INPUT DATA:
....

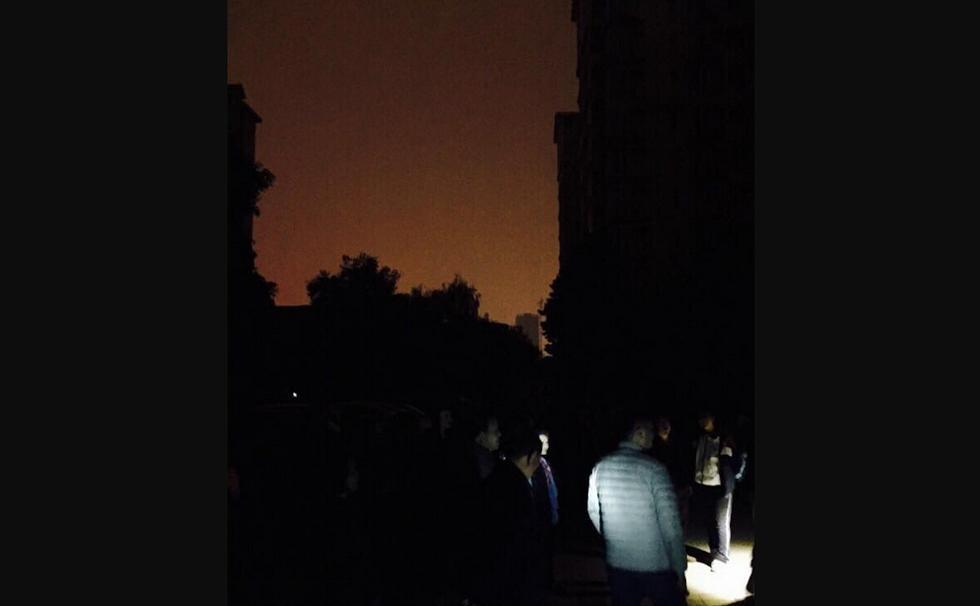 安珠江新城小区停电两天 居民大街上苦等来电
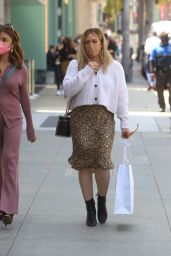 Hilary Duff - Shopping on Rodeo Drive in Beverly Hills 05/19/2021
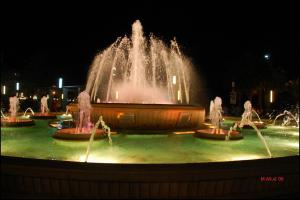 Светящийся фонтан в Салоу, Испания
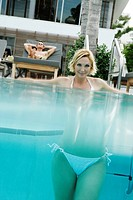 View of a woman underwater in a swimming pool (thumbnail)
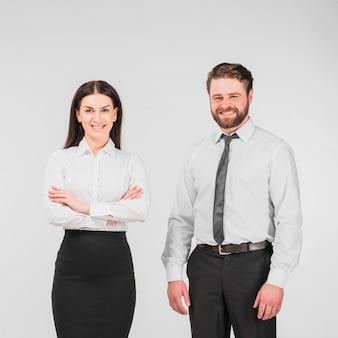 同僚の男と女が一緒に立っています。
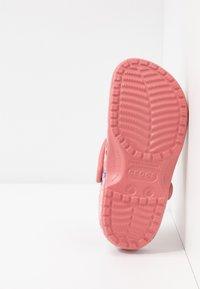Crocs - CLASSIC PRINTED FLORAL - Kapcie - blossom - 6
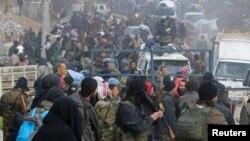 Các chiến binh nổi dậy và thường dân chờ được sơ tán khỏi một khu vực do phe nổi dậy nắm giữ ở miền đông Aleppo, Syria, 16/12/2016.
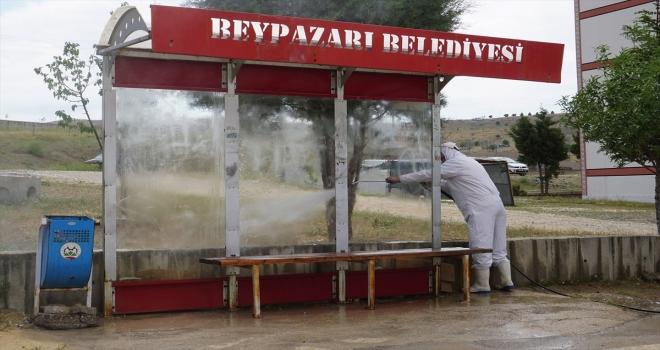 Beypazarı Belediyesi dolmuş ve otobüs duraklarında dezenfekte çalışması başlattı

....

Everything from the line containing "Светящийся фонтан в Салоу, Испания" through the last line of the listing above must be output exactly, except the pictures.

 Светящийся фонтан в Салоу, Испания
 View of a woman underwater in a swimming pool (thumbnail)
 同僚の男と女が一緒に立っています。
Crocs - CLASSIC PRINTED FLORAL - Kapcie - blossom - 6
 Các chiến binh nổi dậy và thường dân chờ được sơ tán khỏi một khu vực do phe nổi dậy nắm giữ ở miền đông Aleppo, Syria, 16/12/2016.
 Beypazarı Belediyesi dolmuş ve otobüs duraklarında dezenfekte çalışması başlattı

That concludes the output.